◆ Page
****************************************

Faire de l'hémisphère notre chez-nous

Au Canada, nous nous intéressons aussi à notre avenir dans cette région. Dans une de ses premières allocutions comme leader du Parti libéral, le premier ministre Jean Chrétien a dit vouloir faire de l'hémisphère notre chez-nous. Dans le bref intervalle depuis que le Canada a adhéré à l'OEA, nous n'avons ménagé aucun effort pour transformer ce voeu en réalité.

Au plan économique, le Canada s'est de plus en plus intégré dans l'hémisphère par le truchement des accords de libre-échange : l'Accord de libre échange nord-américain [ALENA], l'accord de libre-échange avec le Chili et bientôt, nous l'espérons, un accord créant une zone de libre-échange des Amériques [ZLEA]. Nous en voyons déjà les résultats. Nos échanges avec l'Amérique latine et les Antilles ont plus que doublé par rapport à leur niveau d'il y a cinq ans. La récente visite d'Équipe Canada en Amérique latine, effectuée sous la direction du premier ministre, contribuera à actualiser les chances d'accroître le commerce entre nos pays.

Mais l'engagement croissant du Canada dans l'hémisphère ne se limite pas au commerce et à l'investissement. Notre pays est le deuxième contributeur financier à l'OEA et à l'Organisation panaméricaine de la santé. Le premier ministre Chrétien a participé au premier Sommet des Amériques à Miami, et il attend avec grand intérêt le deuxième sommet, à Santiago, et le lancement des négociations qui mèneront à la ZLEA.

Nous collaborons de façon de plus en plus soutenue avec bon nombre de pays de la région, bilatéralement, dans des groupes politiques régionaux comme le Groupe de Rio et au sein d'instances multilatérales. En Haïti et au Guatemala, le Canada collabore avec l'Organisation des Nations unies [ONU], l'OEA et d'autres organisations à la consolidation de la paix et au renforcement de la stabilité régionale.

****************************************

◆ Liste
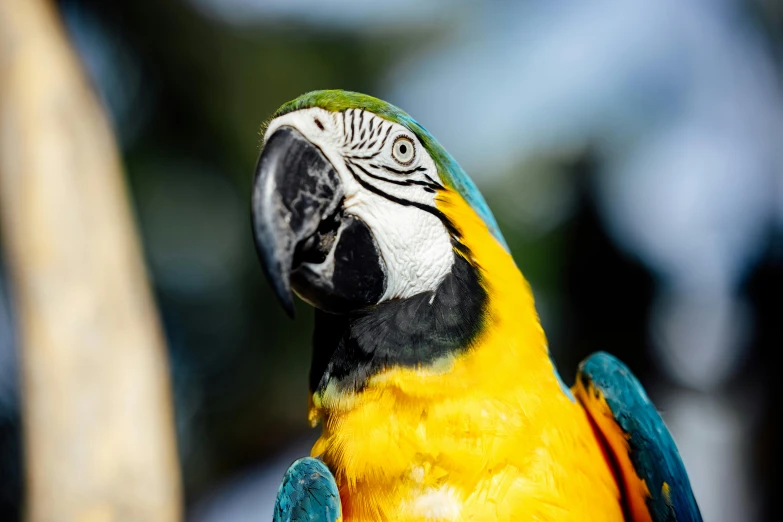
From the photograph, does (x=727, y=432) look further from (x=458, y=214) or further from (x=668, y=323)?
(x=458, y=214)

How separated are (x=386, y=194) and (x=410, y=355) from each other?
1.00 feet

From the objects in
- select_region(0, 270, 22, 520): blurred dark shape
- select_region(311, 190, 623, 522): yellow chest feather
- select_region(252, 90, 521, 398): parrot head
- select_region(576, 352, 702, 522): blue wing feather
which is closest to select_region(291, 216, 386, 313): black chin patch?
select_region(252, 90, 521, 398): parrot head

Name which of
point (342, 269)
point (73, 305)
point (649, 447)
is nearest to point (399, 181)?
point (342, 269)

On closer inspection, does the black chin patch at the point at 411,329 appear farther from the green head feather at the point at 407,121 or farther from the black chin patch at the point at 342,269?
the green head feather at the point at 407,121

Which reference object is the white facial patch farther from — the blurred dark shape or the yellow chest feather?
the blurred dark shape

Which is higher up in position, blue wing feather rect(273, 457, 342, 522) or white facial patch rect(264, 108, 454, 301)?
white facial patch rect(264, 108, 454, 301)

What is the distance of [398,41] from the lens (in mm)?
6215

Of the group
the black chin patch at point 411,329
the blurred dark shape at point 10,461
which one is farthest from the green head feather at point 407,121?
the blurred dark shape at point 10,461

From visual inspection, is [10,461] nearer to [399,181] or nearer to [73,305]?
[73,305]

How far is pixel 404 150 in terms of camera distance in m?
1.20

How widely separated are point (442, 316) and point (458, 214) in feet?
0.72

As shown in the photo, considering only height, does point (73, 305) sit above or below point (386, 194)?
below

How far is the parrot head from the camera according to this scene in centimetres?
107

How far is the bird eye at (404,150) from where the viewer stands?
3.89 ft
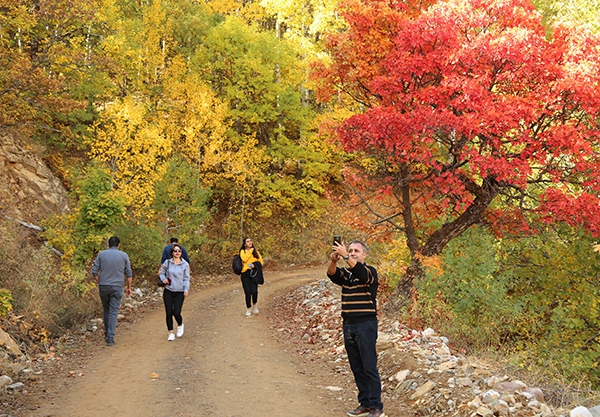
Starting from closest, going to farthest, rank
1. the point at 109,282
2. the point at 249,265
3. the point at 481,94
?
the point at 481,94
the point at 109,282
the point at 249,265

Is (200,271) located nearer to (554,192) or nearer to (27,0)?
(27,0)

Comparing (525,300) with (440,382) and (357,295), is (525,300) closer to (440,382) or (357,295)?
(440,382)

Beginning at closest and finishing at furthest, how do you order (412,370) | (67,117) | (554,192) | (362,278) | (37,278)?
(362,278) < (412,370) < (554,192) < (37,278) < (67,117)

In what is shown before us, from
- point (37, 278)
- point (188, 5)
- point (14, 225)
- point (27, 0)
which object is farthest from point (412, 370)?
point (188, 5)

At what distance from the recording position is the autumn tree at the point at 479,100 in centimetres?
918

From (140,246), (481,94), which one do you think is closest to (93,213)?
(140,246)

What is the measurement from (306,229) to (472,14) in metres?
22.3

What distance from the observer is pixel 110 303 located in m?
10.7

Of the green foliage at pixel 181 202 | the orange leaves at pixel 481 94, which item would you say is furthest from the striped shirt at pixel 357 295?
the green foliage at pixel 181 202

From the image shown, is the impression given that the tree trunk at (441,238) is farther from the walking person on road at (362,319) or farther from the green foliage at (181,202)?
the green foliage at (181,202)

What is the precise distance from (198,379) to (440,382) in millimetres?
3651

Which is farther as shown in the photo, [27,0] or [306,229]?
[306,229]

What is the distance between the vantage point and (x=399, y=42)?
33.0ft

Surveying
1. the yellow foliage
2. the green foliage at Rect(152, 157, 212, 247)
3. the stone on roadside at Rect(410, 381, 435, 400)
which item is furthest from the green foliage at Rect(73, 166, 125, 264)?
the stone on roadside at Rect(410, 381, 435, 400)
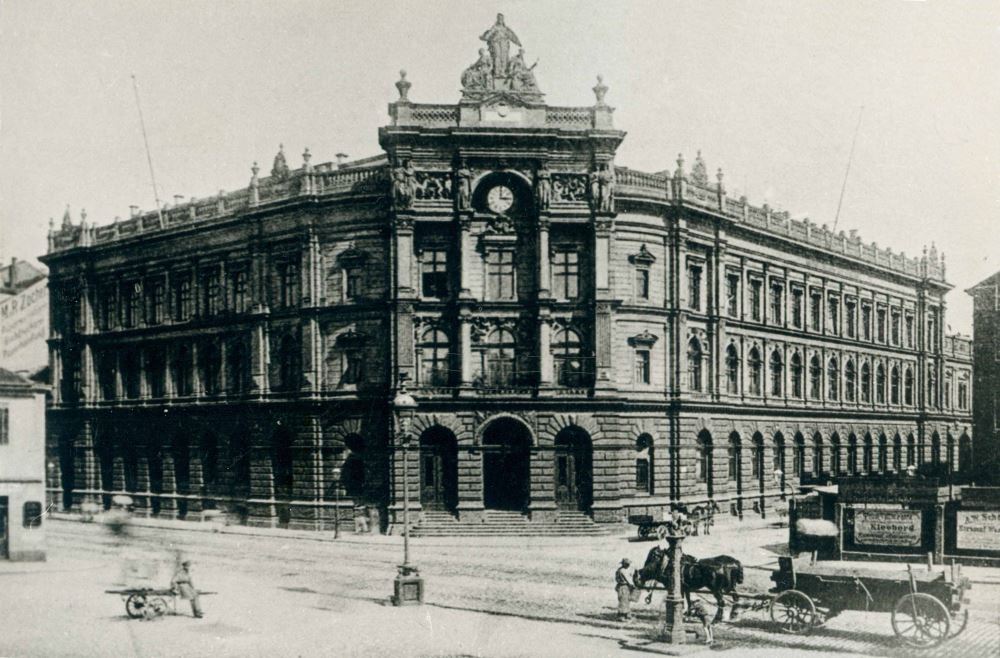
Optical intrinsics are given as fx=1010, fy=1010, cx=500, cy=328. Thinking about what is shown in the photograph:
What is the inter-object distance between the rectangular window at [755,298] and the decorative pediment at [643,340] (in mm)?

****************************************

◆ Consigne
D'après la page sur la place du Canada dans l'hémisphère, qu'est-ce qui montre que les accords de libre-échange donnent déjà des résultats ? Expliquez-le en une à trois phrases. La liste n'a aucun rôle ici.

◆ Réponse
Les échanges du Canada avec l'Amérique latine et les Antilles ont plus que doublé par rapport à leur niveau d'il y a cinq ans.